- [INSTRUCTIONS TO FOLLOW]: Type out the lines below exactly, pictures excluded.

- [Stored data]:
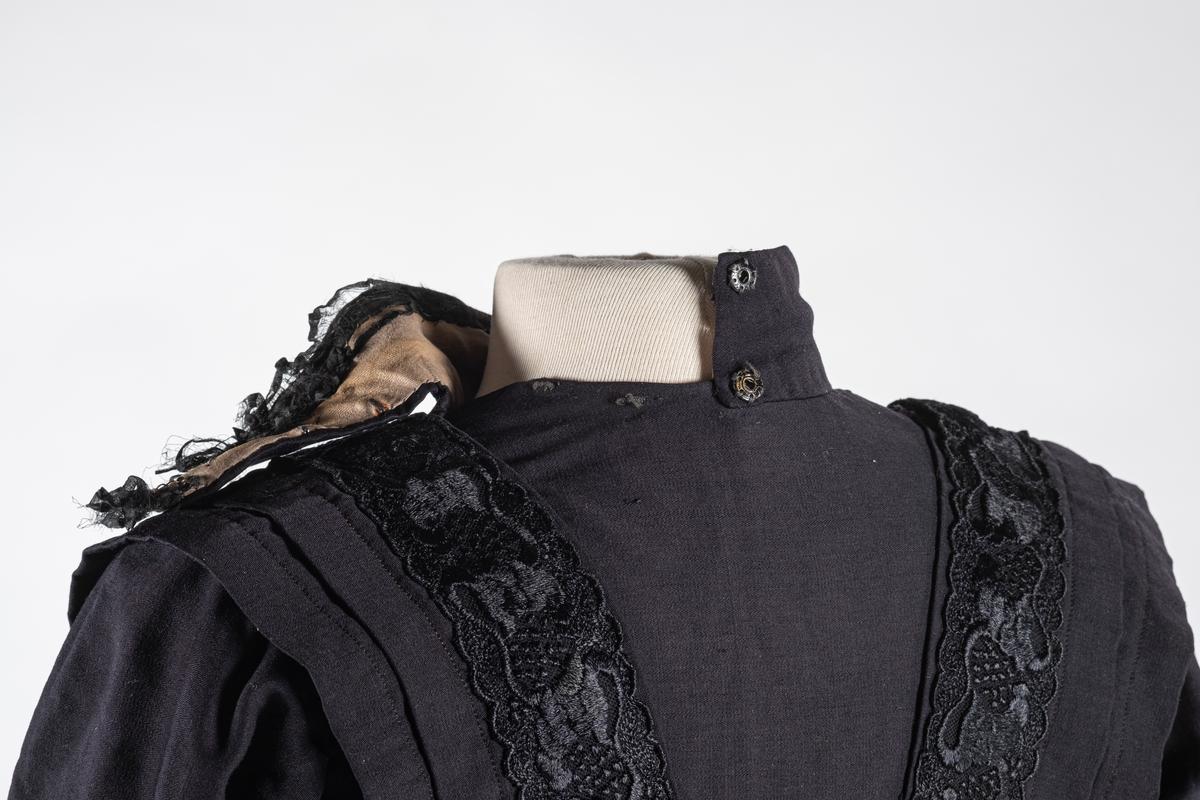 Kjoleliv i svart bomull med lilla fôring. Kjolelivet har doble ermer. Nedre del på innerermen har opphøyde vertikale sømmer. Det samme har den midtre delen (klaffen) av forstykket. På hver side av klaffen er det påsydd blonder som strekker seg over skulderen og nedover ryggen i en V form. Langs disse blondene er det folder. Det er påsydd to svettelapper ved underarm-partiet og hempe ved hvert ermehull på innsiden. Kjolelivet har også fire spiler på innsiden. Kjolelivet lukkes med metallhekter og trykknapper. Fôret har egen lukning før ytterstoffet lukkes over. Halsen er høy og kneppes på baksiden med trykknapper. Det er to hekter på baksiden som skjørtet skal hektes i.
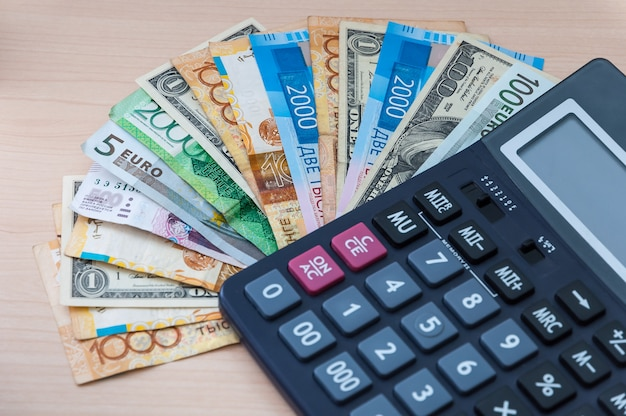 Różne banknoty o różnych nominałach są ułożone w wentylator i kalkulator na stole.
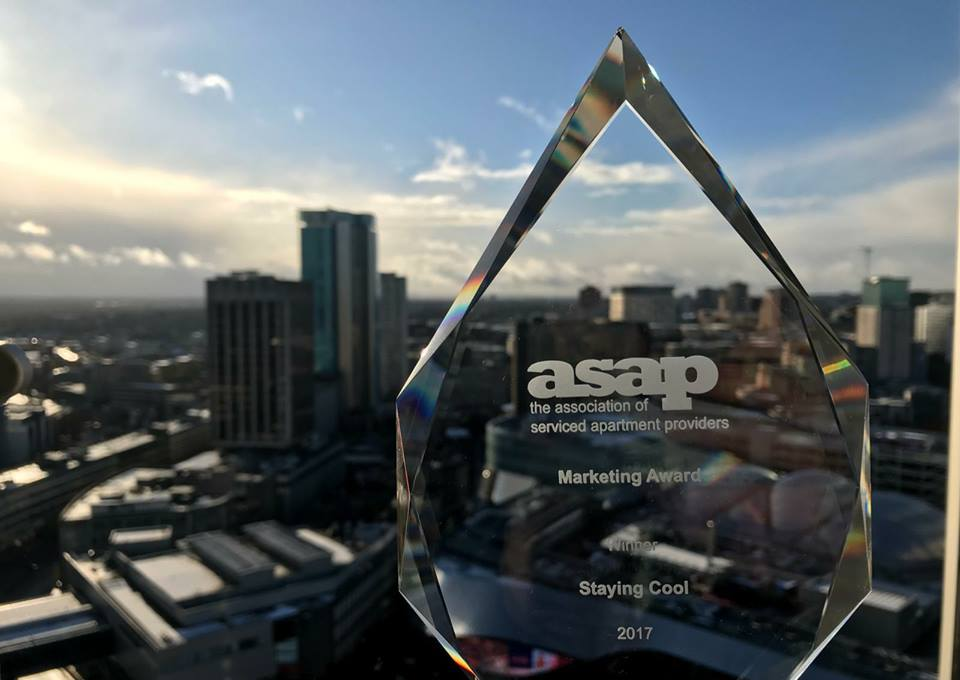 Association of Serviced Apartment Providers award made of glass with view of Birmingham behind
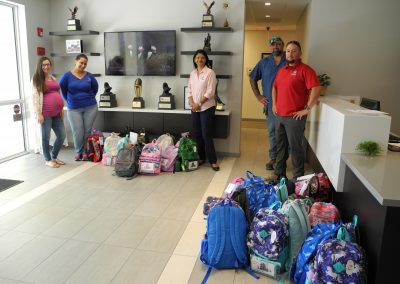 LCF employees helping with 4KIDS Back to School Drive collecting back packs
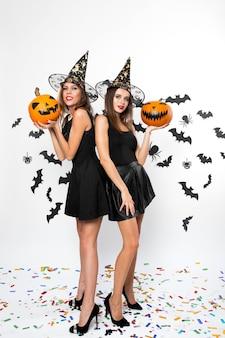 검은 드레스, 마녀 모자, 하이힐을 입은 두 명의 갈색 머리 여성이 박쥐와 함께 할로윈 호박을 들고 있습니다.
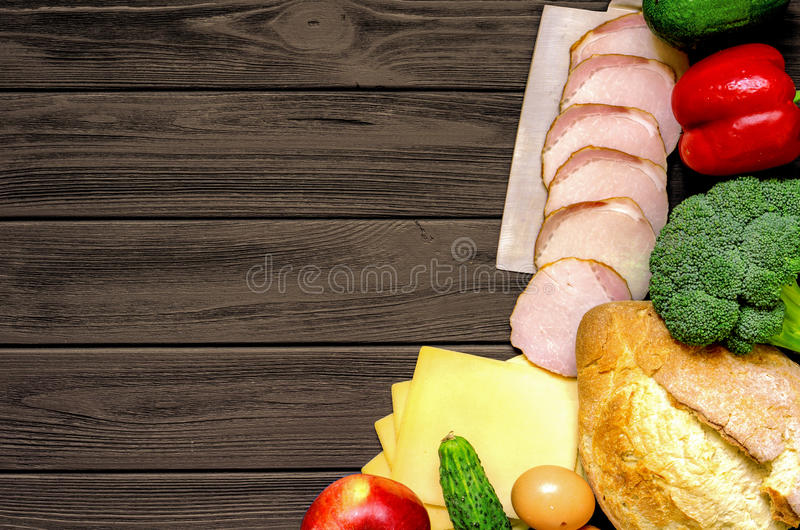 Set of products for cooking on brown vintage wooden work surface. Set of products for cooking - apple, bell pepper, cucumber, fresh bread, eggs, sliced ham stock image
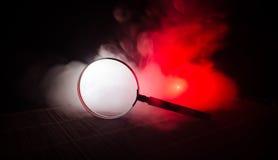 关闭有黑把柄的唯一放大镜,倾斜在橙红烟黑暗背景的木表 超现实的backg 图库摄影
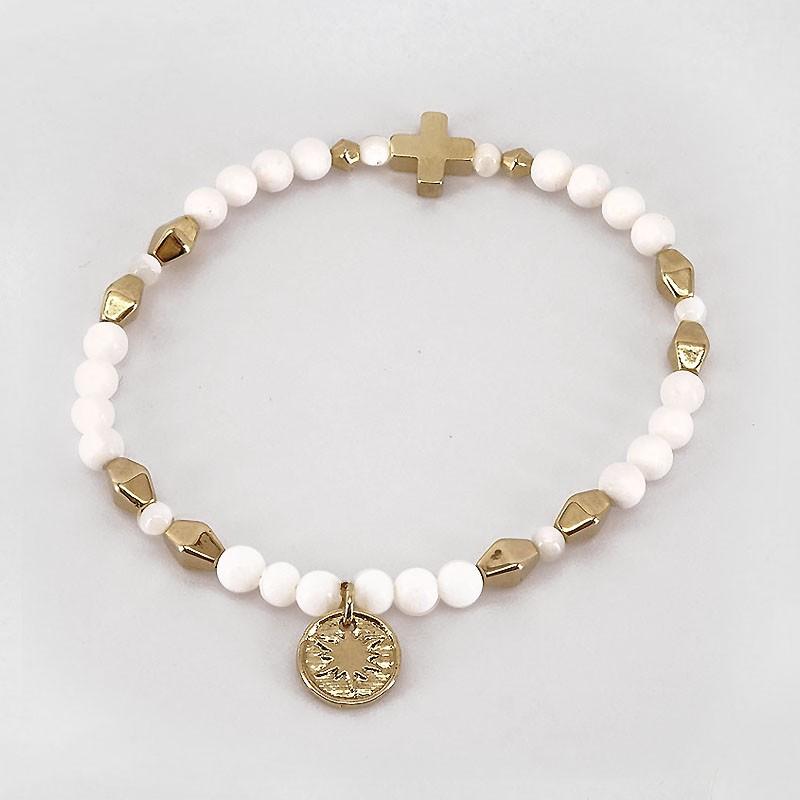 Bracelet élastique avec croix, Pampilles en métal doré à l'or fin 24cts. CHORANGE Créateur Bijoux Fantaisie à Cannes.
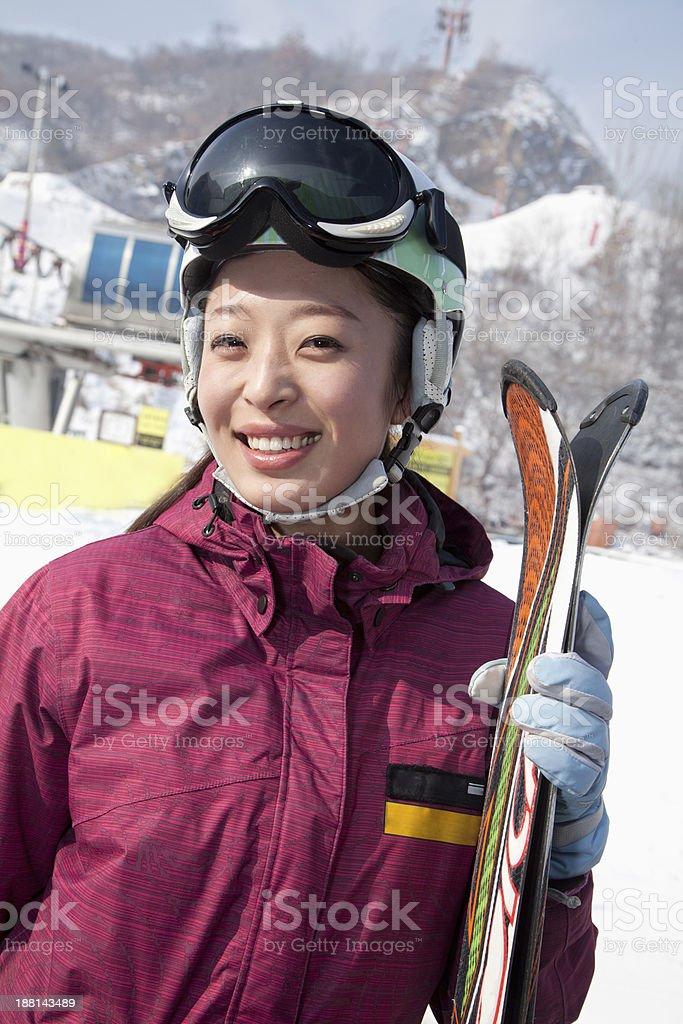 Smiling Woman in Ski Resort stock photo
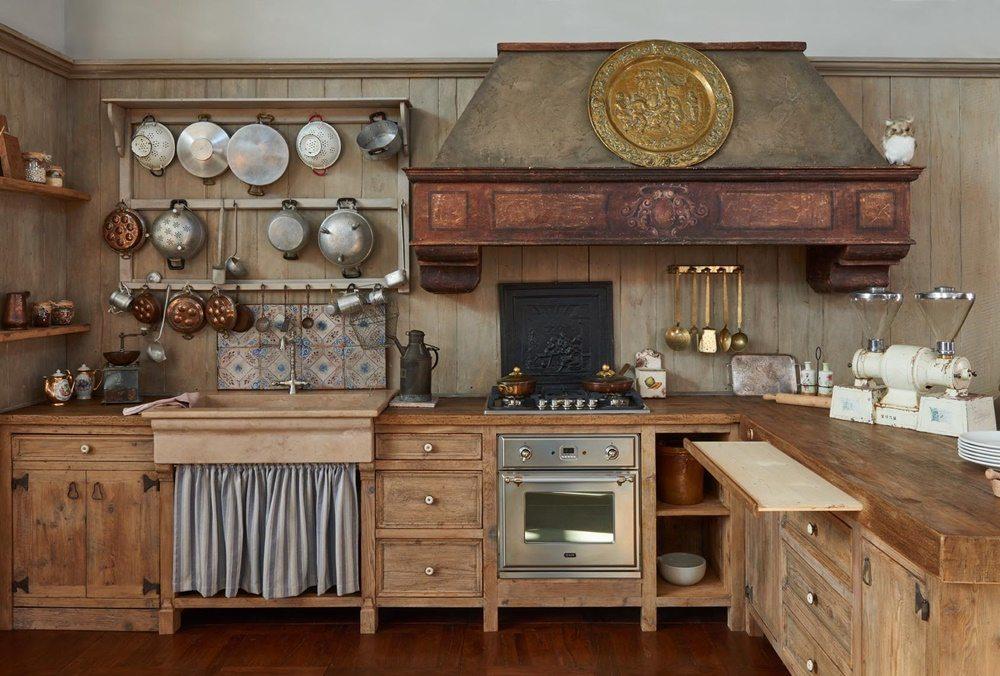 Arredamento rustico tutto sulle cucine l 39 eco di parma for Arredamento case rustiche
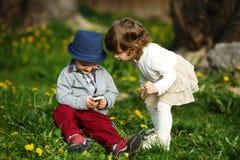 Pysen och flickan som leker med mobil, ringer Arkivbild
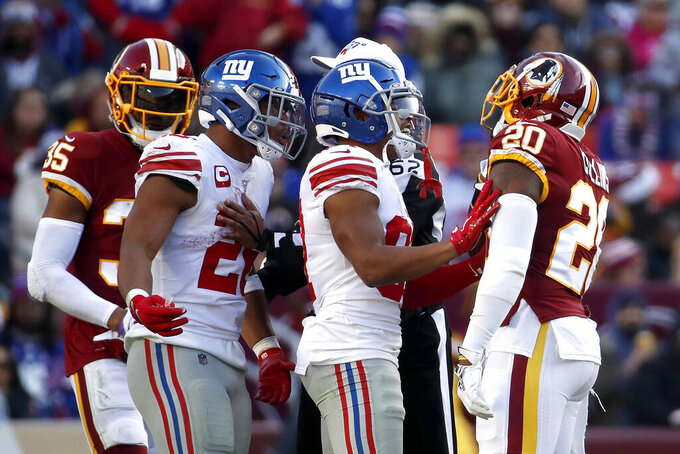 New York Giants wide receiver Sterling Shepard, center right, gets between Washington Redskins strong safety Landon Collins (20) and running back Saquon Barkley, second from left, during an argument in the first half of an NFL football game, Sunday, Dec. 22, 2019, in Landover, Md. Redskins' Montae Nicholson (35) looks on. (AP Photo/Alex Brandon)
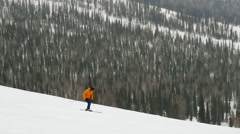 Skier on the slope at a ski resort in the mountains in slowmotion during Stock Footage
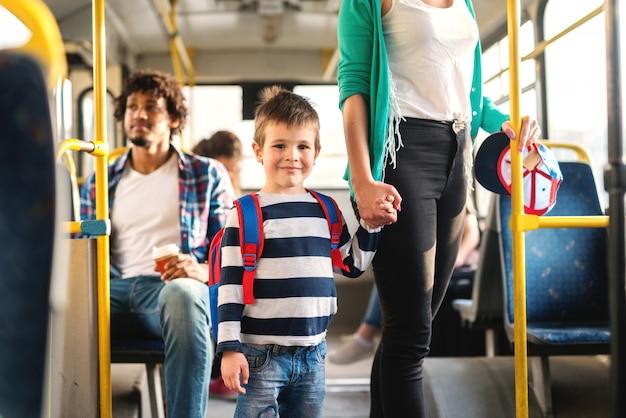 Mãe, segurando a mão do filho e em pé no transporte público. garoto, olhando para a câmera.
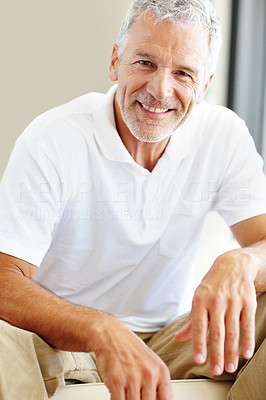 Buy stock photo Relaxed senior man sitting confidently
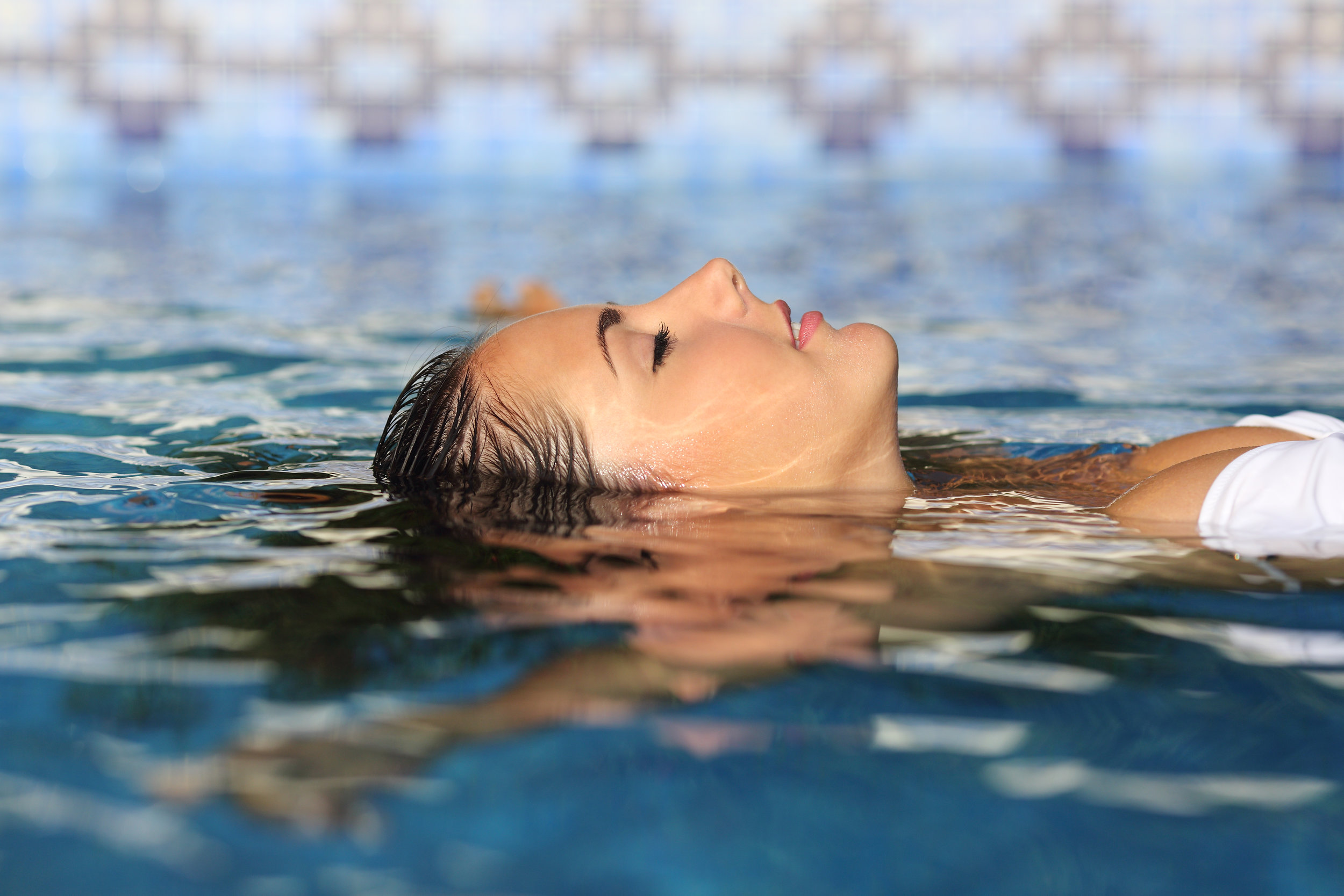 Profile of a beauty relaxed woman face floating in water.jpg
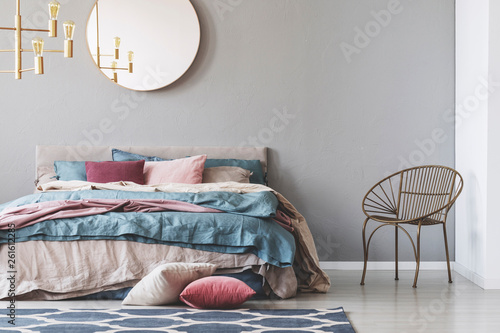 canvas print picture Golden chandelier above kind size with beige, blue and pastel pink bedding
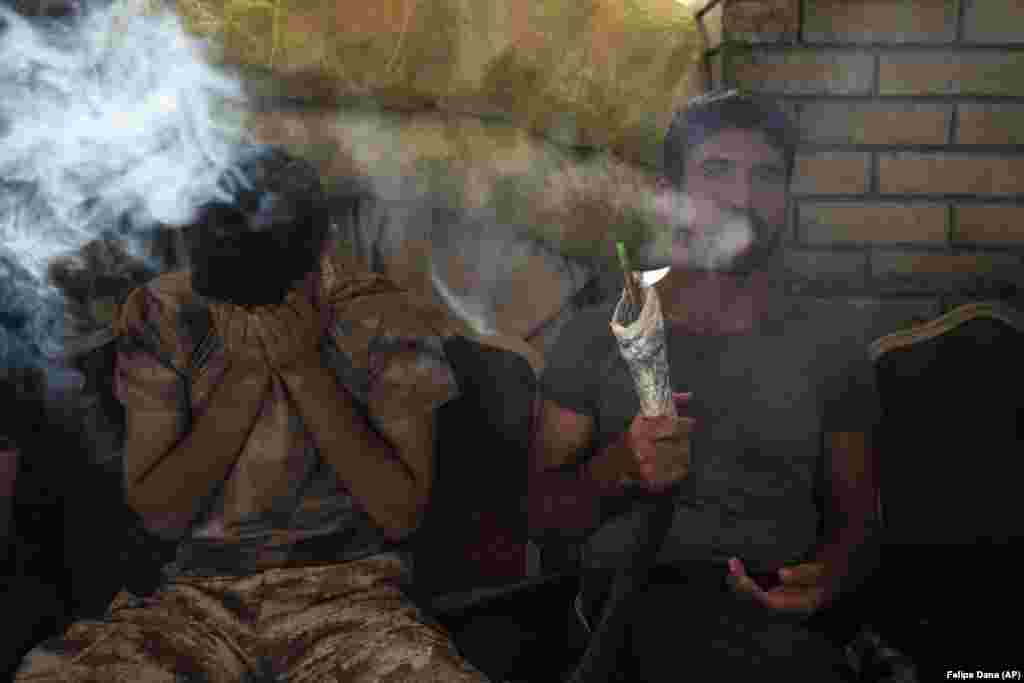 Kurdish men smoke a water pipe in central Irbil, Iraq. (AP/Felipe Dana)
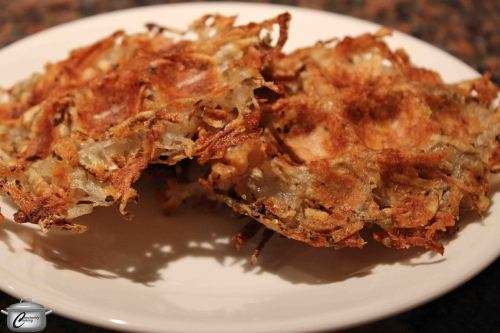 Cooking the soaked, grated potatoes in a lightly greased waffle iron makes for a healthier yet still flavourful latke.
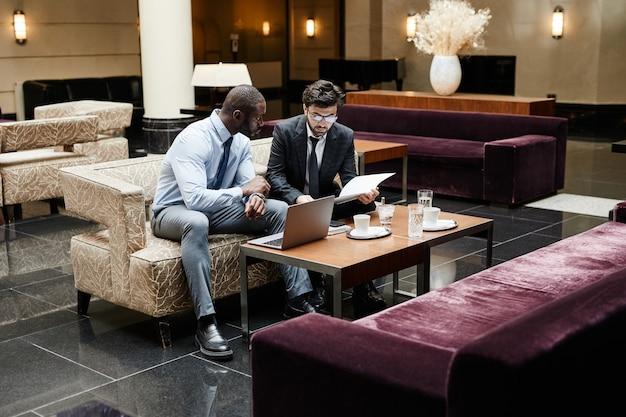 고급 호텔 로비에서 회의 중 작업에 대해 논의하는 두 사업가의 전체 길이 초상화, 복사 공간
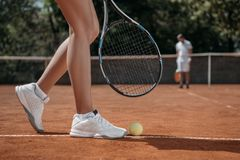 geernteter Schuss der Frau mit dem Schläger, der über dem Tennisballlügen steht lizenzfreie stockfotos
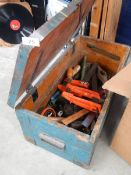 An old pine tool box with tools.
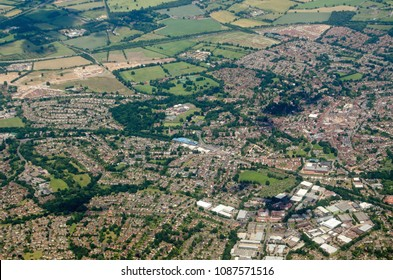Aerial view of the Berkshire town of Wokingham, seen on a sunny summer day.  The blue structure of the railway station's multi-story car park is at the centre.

- [RESPONSE]:
 Kjoleliv i svart bomull med lilla fôring. Kjolelivet har doble ermer. Nedre del på innerermen har opphøyde vertikale sømmer. Det samme har den midtre delen (klaffen) av forstykket. På hver side av klaffen er det påsydd blonder som strekker seg over skulderen og nedover ryggen i en V form. Langs disse blondene er det folder. Det er påsydd to svettelapper ved underarm-partiet og hempe ved hvert ermehull på innsiden. Kjolelivet har også fire spiler på innsiden. Kjolelivet lukkes med metallhekter og trykknapper. Fôret har egen lukning før ytterstoffet lukkes over. Halsen er høy og kneppes på baksiden med trykknapper. Det er to hekter på baksiden som skjørtet skal hektes i.
 Różne banknoty o różnych nominałach są ułożone w wentylator i kalkulator na stole.
 Association of Serviced Apartment Providers award made of glass with view of Birmingham behind
 LCF employees helping with 4KIDS Back to School Drive collecting back packs
 검은 드레스, 마녀 모자, 하이힐을 입은 두 명의 갈색 머리 여성이 박쥐와 함께 할로윈 호박을 들고 있습니다.
 Set of products for cooking on brown vintage wooden work surface. Set of products for cooking - apple, bell pepper, cucumber, fresh bread, eggs, sliced ham stock image
 关闭有黑把柄的唯一放大镜,倾斜在橙红烟黑暗背景的木表 超现实的backg 图库摄影
 Bracelet élastique avec croix, Pampilles en métal doré à l'or fin 24cts. CHORANGE Créateur Bijoux Fantaisie à Cannes.
 Smiling Woman in Ski Resort stock photo
 Arredamento rustico tutto sulle cucine l 39 eco di parma for Arredamento case rustiche
 Pysen och flickan som leker med mobil, ringer Arkivbild
 New York Giants wide receiver Sterling Shepard, center right, gets between Washington Redskins strong safety Landon Collins (20) and running back Saquon Barkley, second from left, during an argument in the first half of an NFL football game, Sunday, Dec. 22, 2019, in Landover, Md. Redskins' Montae Nicholson (35) looks on. (AP Photo/Alex Brandon)
 Skier on the slope at a ski resort in the mountains in slowmotion during Stock Footage
 Mãe, segurando a mão do filho e em pé no transporte público. garoto, olhando para a câmera.
 Buy stock photo Relaxed senior man sitting confidently
 Profile of a beauty relaxed woman face floating in water.jpg
 canvas print picture Golden chandelier above kind size with beige, blue and pastel pink bedding
 Kurdish men smoke a water pipe in central Irbil, Iraq. (AP/Felipe Dana)
 Cooking the soaked, grated potatoes in a lightly greased waffle iron makes for a healthier yet still flavourful latke.
 고급 호텔 로비에서 회의 중 작업에 대해 논의하는 두 사업가의 전체 길이 초상화, 복사 공간
 geernteter Schuss der Frau mit dem Schläger, der über dem Tennisballlügen steht lizenzfreie stockfotos
 An old pine tool box with tools.
Aerial view of the Berkshire town of Wokingham, seen on a sunny summer day.  The blue structure of the railway station's multi-story car park is at the centre.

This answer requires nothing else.